I kept remembering this incident as I read the book. How easy it is to act with unspeakable inhumanity when we believe we have no one to control us or to judge us. I suppose the Roman emperors often felt that, as perhaps kings of all ages in all countries. And as, perhaps, Binyamin Netanyahu feels now (in August 2014, as 'Operation Protective Edge' is continuing) - 'I do what I do because I can, because there is no one to stop me.' Corruption of the mind and soul (and not just material corruption - taking bribes, for example) is probably a far better interpretation of the word in Lord Acton's well-known dictum 'All power tends to corrupt, absolute power corrupts absolutely'.

Conrad's book is a chilling narration illustrating the point. But not as I have portrayed it in the couple of paragraphs above. He implies at various points in the book that in normal, 'civilized' surroundings, such a darkness would not be, or would be so deeply embedded that it would not be seen. Only in exceptional circumstances, such as those experienced by Kurtz in Africa, one may regress into the most primitive savagery. He says 'You can't understand, how could you? - with solid pavement under your feet, surrounded by kind neighbours ready to cheer you or to fall on you, stepping delicately between butcher and policeman, in the holy terror of scandal and gallows and lunatic asylums - how can you imagine what particular region of the first ages a man's untrammeled feet may take him into by way of solitude - utter solitude without a policeman - by the way of silence, utter silence, where no warning voice of a kind neighbour can be heard whispering of public opinion'. Thus the Africans who surround Kurtz at his lonely station are none of them 'kind neighbours' and there is no law, no norms of human behaviour. This of course is an utterly and completely unfair, racist characterization of the local people at Kurtz's station, but I will not explore this thread further.    

Conrad also explores, though incompletely, the genesis of the power that accrues to Kurtz.

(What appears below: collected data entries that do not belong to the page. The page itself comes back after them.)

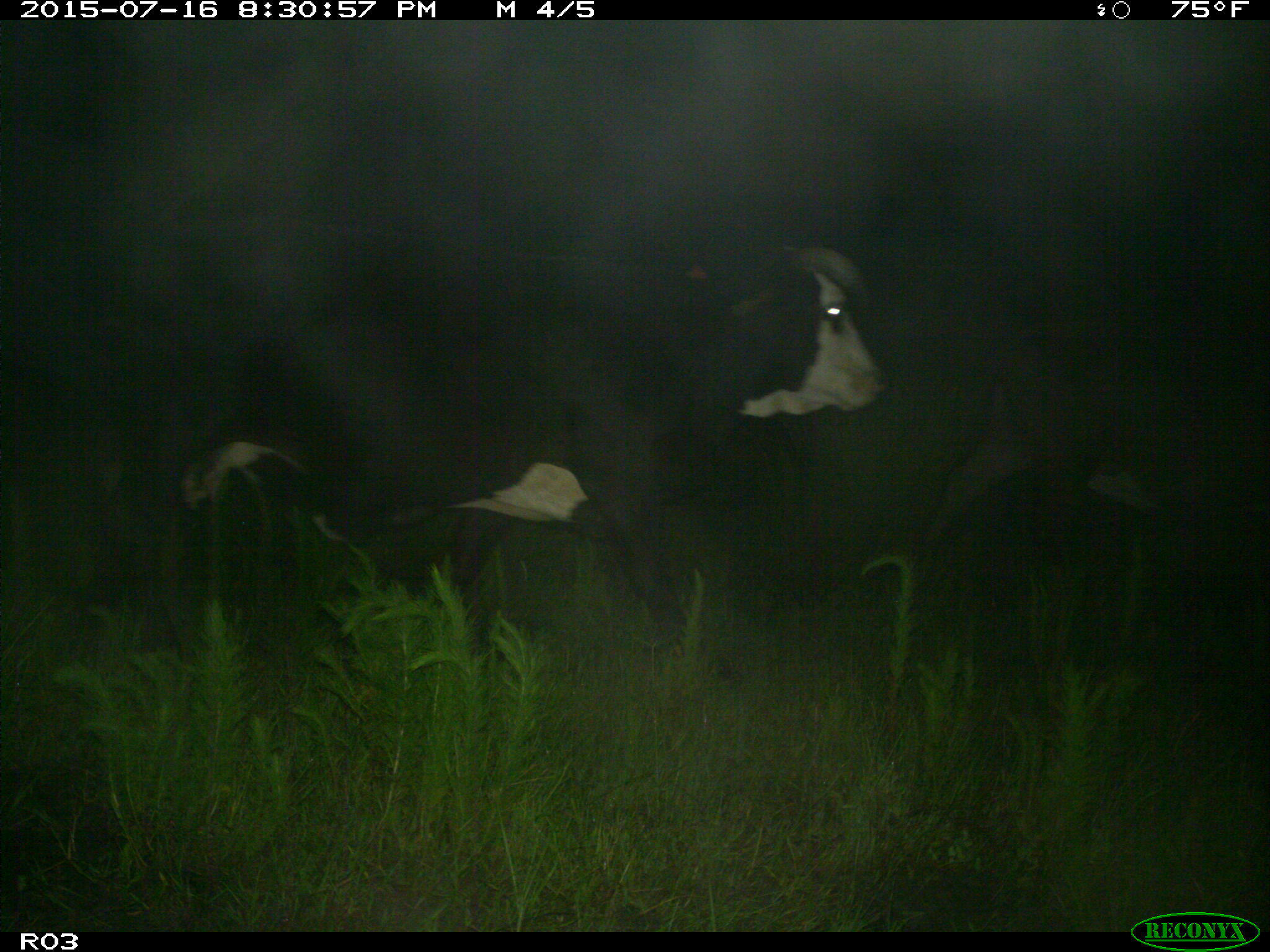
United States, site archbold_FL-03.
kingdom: Animalia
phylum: Chordata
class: Mammalia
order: Artiodactyla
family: Bovidae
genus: Bos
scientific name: Bos taurus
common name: domestic cow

He is not impressed with the civilizational claims of the European powers, recognizing their interactions with Africa as one primarily of loot and plunder. 'The conquest of the earth', he says, 'which mostly means taking it away from those who have a different complexion or slightly flatter noses than ourselves, is not a pretty thing when you look at it'. Calling it 'trade' was farcical at best, for 'a stream of manufactured goods, rubbishy cottons, beads and brass-wire [was] sent into the depths of darkness, and in return came a precious trickle of ivory.' In the process of such trade it became necessary to subdue whatever resistance there could have been by a force of arms, and by psychological devices such as those implicitly attributed to Kurtz. The European thus gains absolute power over the African, and absolute corruption follows.

The book is justly famous for its brief but intense study of this psychological darkness. There is however not much evidence to show that Conrad thought about this at all from the point of view of the effects of the European interactions on the Africans. Africans remain characterized as savages, Europeans as civilized, most of them, except those corrupted by the power that comes to them at the heart of Darkness.